Plaintiff contends that the challenged ordinance is unconstitutional on its face in two respects. First, plaintiff asserts that a number of the substantive provisions of the ordinance, limiting the placement and appearance of newsracks, are impermissibly vague and overbroad. Second, plaintiff maintains that the principal enforcement mechanism provided by the ordinance--the summary seizure, retention and destruction of offending newsracks without according a newsrack owner any hearing as to the validity of the seizure--violates both procedural due process and First Amendment principles. As we explain, although we have determined that the substantive provisions of the ordinance--as written or as interpreted in this opinion--are sufficiently definite and narrowly drawn to pass constitutional muster, we conclude that the ordinance's seizure provision is unconstitutional on its face. Accordingly, we conclude that the trial court erred in refusing to grant a preliminary injunction as to that portion of the ordinance authorizing such seizure, retention and destruction of newsracks. 1. The substantive provisions of the challenged ordinance, as interpreted in this opinion, are sufficiently definite and narrowly drawn to constitute reasonable 'time, place and manner' regulations of First Amendment activity, and therefore such provisions are not unconstitutional on their face.
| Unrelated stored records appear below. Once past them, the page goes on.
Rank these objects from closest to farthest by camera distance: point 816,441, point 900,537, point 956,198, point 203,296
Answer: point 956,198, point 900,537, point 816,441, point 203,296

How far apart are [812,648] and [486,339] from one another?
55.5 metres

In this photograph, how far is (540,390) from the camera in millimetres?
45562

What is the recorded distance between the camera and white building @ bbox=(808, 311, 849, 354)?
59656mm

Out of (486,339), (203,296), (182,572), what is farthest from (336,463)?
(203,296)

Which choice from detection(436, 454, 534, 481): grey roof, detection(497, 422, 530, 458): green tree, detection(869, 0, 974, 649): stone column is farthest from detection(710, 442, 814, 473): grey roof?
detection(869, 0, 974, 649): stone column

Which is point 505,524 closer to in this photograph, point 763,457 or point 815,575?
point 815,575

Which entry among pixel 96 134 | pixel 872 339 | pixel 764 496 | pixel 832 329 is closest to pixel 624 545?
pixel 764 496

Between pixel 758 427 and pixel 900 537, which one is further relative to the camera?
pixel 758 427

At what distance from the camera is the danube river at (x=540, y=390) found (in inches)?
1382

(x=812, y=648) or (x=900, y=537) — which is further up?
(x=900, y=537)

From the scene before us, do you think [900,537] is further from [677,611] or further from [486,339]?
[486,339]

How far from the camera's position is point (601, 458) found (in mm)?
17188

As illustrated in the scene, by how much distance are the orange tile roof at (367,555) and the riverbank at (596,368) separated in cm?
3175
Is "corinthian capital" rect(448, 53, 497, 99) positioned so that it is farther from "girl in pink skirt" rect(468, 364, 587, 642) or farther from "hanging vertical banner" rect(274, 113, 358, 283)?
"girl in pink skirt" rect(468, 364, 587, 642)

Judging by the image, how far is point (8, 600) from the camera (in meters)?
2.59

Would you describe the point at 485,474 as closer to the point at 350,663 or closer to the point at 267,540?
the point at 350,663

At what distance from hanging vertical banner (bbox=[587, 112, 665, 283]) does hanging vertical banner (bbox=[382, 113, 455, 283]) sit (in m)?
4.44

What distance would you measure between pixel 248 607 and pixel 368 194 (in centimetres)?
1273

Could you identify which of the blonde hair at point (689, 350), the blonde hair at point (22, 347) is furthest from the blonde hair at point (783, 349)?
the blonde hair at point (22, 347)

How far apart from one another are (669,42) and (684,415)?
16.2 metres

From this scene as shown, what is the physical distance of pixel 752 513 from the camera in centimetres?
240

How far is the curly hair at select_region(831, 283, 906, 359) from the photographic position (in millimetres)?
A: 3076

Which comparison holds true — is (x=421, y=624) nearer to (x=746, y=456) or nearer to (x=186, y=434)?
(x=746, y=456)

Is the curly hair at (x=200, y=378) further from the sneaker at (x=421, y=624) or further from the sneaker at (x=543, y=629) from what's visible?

In evaluating the constitutionality of section 42.00, subdivisions (f)(1) to (f)(6) of the Los Angeles Municipal Code, 2 the municipal newsrack regulations at issue here, we must begin by recognizing that the right to distribute newspapers and other periodicals on the public streets lies at the heart of our constitutional guarantees of freedom of speech and freedom of the press. As both the United States Supreme Court and this court have emphasized on numerous occasions: 'Wherever the title of streets and parks may rest, they have immemorially been held in trust for the use of the public and, time out of mind, have been used for the purpose of assembly, communicating thoughts between citizens, and discussing public questions.' (Hague v. C.i.o. (1939) 307 U.S. 496, 515, 59 S.Ct. 954, 964, 83 L.Ed. 1423.)

Moreover, our decisions have repeatedly recognized that First Amendment protection extends not only to traditional street corner, soap-box speeches (see, e.g., Terminiello v. Chicago (1949) 337 U.S. 1, 69 S.Ct. 894, 93 L.Ed. 1131), but to virtually all modes of communication that may be utilized to disseminate ideas and protected expression on the public streets. Thus, past cases have found that demonstrations and parades (Dillon v. Municipal Court (1971) 4 Cal.3d 860, 94 Cal.Rptr. 777, 484 P.2d 945), picketing (Police Department of Chicago v. Mosley (1972) 408 U.S. 92, 92 S.Ct. 2286, 33 L.Ed.2d 212), leafletting (Schneider v. State (1939) 308 U.S. 147, 60 S.Ct. 146, 84 L.Ed. 155), sound truck broadcasts (Wollam v. City of Palm Springs (1963) 59 Cal.2d 276, 29 Cal.Rptr. 1, 379 P.2d 481) and even the posting of signs on public utility poles (Dulaney v. Municipal Court (1974) 11 Cal.3d 77, 112 Cal.Rptr. 777, 520 P.2d 1) fall 'within the protective umbrella of the First Amendment.' (Id., at p. 84, 112 Cal.Rptr. at p. 782, 520 P.2d at p. 6.)

Applying the general constitutional principles underlying the above line of authority, numerous courts--both in California and out-of-state--have in recent years uniformly held that First Amendment protections are applicable to the public distribution of newspapers and periodicals through newsracks and that, as a consequence, municipalities lack constitutional authority to foreclose All use of such newsracks on their streets and sidewalks. (See California Newspaper Publishers Assn., Inc. v. City of Burbank (1975) 51 Cal.App.3d 50, 123 Cal.Rptr. 880; Remer v. City of El Cajon (1975) 52 Cal.App.3d 441, 125 Cal.Rptr. 116; Philadelphia News., Inc. v. Borough C., etc., Swarthmore (E.D.Pa.1974) 381 F.Supp. 228; Gannett Co. v. City of Rochester (1972) 69 Misc.2d 619, 330 N.Y.S.2d 648.) 3 The City of Los Angeles does not challenge the broad holdings of these recent decisions, and we agree with their uniform conclusion that the dissemination of protected material on public streets by means of newsracks falls within the constitutional guarantees of freedom of speech and freedom of the press.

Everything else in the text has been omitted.